Cotas antigas do PIS/Pasep: como consultar e sacar em 2025
Quem trabalhou entre 1971 e 1988 pode ter saldo de cotas do PIS/Pasep a receber. Veja como consultar pelo app FGTS, Caixa Tem ou em agência.
Ricardo Silva
Muita gente não sabe, mas existe um dinheiro antigo do PIS e do Pasep que ficou parado por décadas e que pode, sim, ser resgatado pelo trabalhador ou pelos herdeiros. Não estamos falando do abono salarial pago todo ano — esse é outro benefício. Estamos falando das chamadas cotas do PIS/Pasep, formadas por depósitos feitos entre 1971 e 4 de outubro de 1988, quando o fundo funcionava como uma espécie de poupança individual do trabalhador.

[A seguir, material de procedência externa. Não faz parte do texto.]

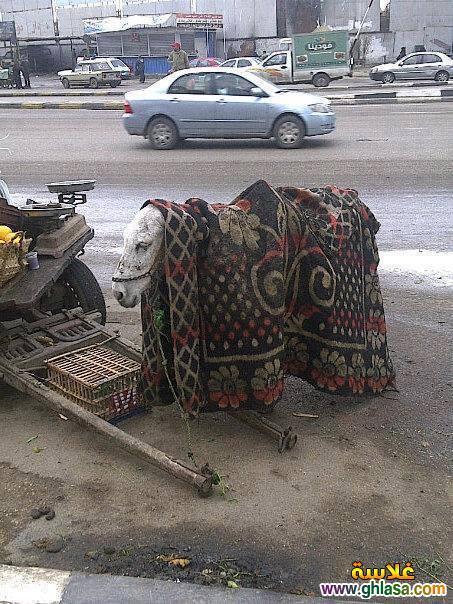 صور نكت مضحكة على الامطار والبرد فى مصر 2019 ، صور نكت شتوية على الجو التلج فى بلدنا 2019 ghlasa138685934255.jpg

Com o passar do tempo, muita gente esqueceu desses valores, mudou de endereço, não recebeu aviso ou simplesmente nunca foi informado de que tinha direito. Em 2025 e 2026, o tema voltou ao radar porque o Governo Federal e a Caixa Econômica Federal mantêm canais de consulta abertos para que o cidadão verifique se tem saldo a receber — inclusive em nome de parentes já falecidos. Neste guia, você vai entender o que são essas cotas, quem tem direito, como consultar e como sacar.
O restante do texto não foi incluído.